Résumé de la décision
M. A... a demandé au juge des référés du tribunal administratif de Paris la prescription d'une expertise pour évaluer les désordres acoustiques dans son logement, qui appartient à un immeuble géré par le ministre de la défense. Le juge des référés a fait droit à cette demande, mais la cour administrative d'appel de Paris a annulé cette ordonnance et a rejeté la demande d'expertise. M. A... s'est pourvu en cassation. La décision de la Cour suprême administrative a annulé l'arrêt de la cour d'appel, concluant que M. A... avait droit à l'expertise, et a condamné l'État à lui verser 3 000 euros pour couvrir les frais non compris dans les dépens.
Arguments pertinents
La décision repose sur plusieurs erreurs de droit commises par la cour administrative d'appel :
1. Droit à l'expertise : Le juge des référés n’était pas habilité à rejeter la demande d'expertise sur la base de l'irrecevabilité d'un recours contentieux ultérieur. En effet, comme le stipule l'article R. 532-1 du Code de justice administrative, le juge peut prescrire toute mesure utile d'expertise, sans se prononcer sur les chances de succès des prétentions sous-jacentes.
> « le juge des référés peut, sur simple requête et même en l'absence de décision administrative préalable, prescrire toute mesure utile d'expertise ou d'instruction. »
2. Engagement de la responsabilité de l'État : La cour a jugé que le fait que M. A... n’ait aucun droit à un logement attribué par le ministre de la défense ne retirait pas la possibilité d'engager la responsabilité de l'État à cause des désordres. La décision a donc erronément appliqué le principe de la responsabilité administrative, en omettant de considérer que des désordres peuvent engager la responsabilité de l'État même en l'absence de droit à un logement.
> « la seule circonstance que le ministre de la défense n'ait pas été tenu d'attribuer un logement à M. A... ne faisait pas obstacle à ce que la responsabilité de l'Etat pût être engagée. »

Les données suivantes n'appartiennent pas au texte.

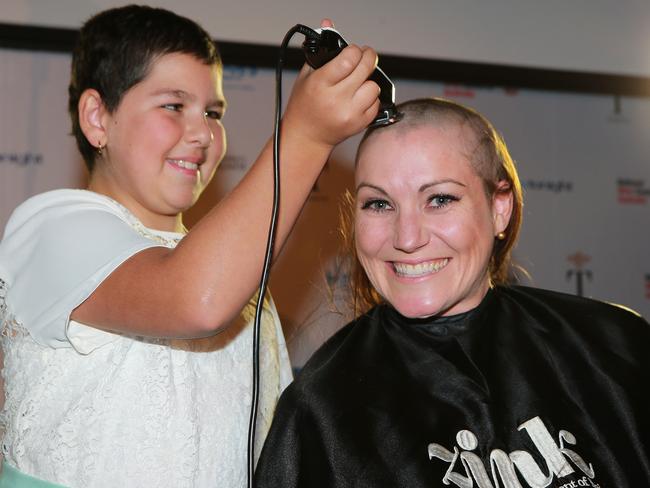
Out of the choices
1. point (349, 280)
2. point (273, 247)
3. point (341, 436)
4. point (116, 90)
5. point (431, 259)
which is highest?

Interprétations et citations légales
L'analyse des textes juridiques applicables révèle plusieurs points d'interprétation cruciaux :
- Code de justice administrative - Article L. 511-1 : Ce texte établit que le juge des référés agit dans un cadre provisoire et indique que les décisions se prennent rapidement, ce qui justifie son aptitude à statuer, même en l'absence de décision administrative préalable.
- Code de justice administrative - Article R. 532-1 : La portée de cette disposition est fondamentale pour permettre au juge des référés de prescrire des expertises nécessaires à la compréhension d’un litige, sans préjuger de l’issue du contentieux principal. Cette distinction est essentielle pour le bon fonctionnement des mesures provisoires dans le cadre de la justice administrative.
Ces interprétations soulignent que le rôle du juge des référés est de garantir les droits des requérants en matière de protection temporaire, indépendamment de l'existence d'une reconnaissance formelle de droits à la charge de l'État. En conclusion, la décision a rectifié des erreurs de droit et réaffirmé la fonction des mesures préventives dans la jurisprudence administrative.